Demolieron las viviendas de los mapuches en Villa Mascardi por una orden judicial
La jueza federal de Bariloche, Silvina Domínguez, ordenó la demolición de las viviendas que habían construido los mapuches en Villa Mascardi. La comunidad Lafken Winkul Mapu había hecho viviendas en los terrenos tomados en dicha localidad. Todavía falta saber que se hará con los edificios pertenecientes a Parque Nacionales, Gas del Estado y del obispado de San Isidro, que quedaron muy deteriorados por el maltrato de los sediciosos.
Durante esta semana, efectivos federales procedieron a retirar las pertenencias de los ocupantes y las mismas quedaron bajo resguardo judicial.
En los informes realizados por la jueza Domínguez y la fiscal Cándida Etchepare, advierten sobre la situación edilicia de los edificios, que se encuentran en situación crítica y en peligro de derrumbe. Por esto mismo es que se supone que el edificio de Parques Nacionales termine siendo demolida.
Las casas derrumbadas y que servía como residencia para los mapuches eran estructuras de madera y chapa. Las mismas se ubicaban dentro de los terrenos tomados bajo un loteo propio. Estas tenían energía eléctrica, mediante una conexión clandestina, electrodomésticos como heladeras y lavarropas y hasta televisión satelital.

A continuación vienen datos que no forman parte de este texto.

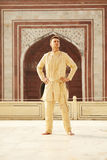 Confident caucasian young man wearing indian clothes. In Taj Mahal, India stock photography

Diego Frutos, presidente de la Junta Vecinal de Villa Mascardi, pudo conseguir que le restituyeran la propiedad que le fue usurpada y vandalizada. Una vez en su propiedad, fue al predio lindero y tomó imágenes que aseguraban la residencia de Facundo Jones Huala, referente del grupo terrorista Resistencia Ancestral Mapuche (RAM).
“En este lugar exacto vivía Facundo Jones Huala”, contó Frutos. “Esto vino de La Cristalina -refiriéndose a un caloventor de su propiedad-. Estaba en el baño. Y mi heladera chiquita con los inicios del fuego. Se la trajeron acá. La RAM que fue finalmente desterrada pero que se refugió arriba de la montaña”, continuó la explicación.
Insólitamente, cuando el video tomó estado público, el abogado Luis Virgilio Sánchez, vicepresidente de la Asociación Gremial de Abogados, lo denunció por “usurpación de tierras sagradas”.
Más allá de las demoliciones, se dispuso la conservación de "rewe", una especie de tótem del pueblo mapudungún, y que es considerado sagrado. Por otro lado, se ordenó la restitución de de las propiedades usurpadas a sus verdaderos dueños. Son en total siete predios que se encontraban tomados desde hacía cinco años y sufrieron gran cantidad de ataques en ese tiempo.
Frutos, el primero de los vecinos que recuperó sus terrenos, celebró la decisión y explicó que aún les resta un gran trabajo: “tengo mucho trabajo por delante, lo primero que vamos a hacer será liberar el acceso, donde hay un ciprés de gran tamaño que derribaron los mapuches para impedir nuestro ingreso”.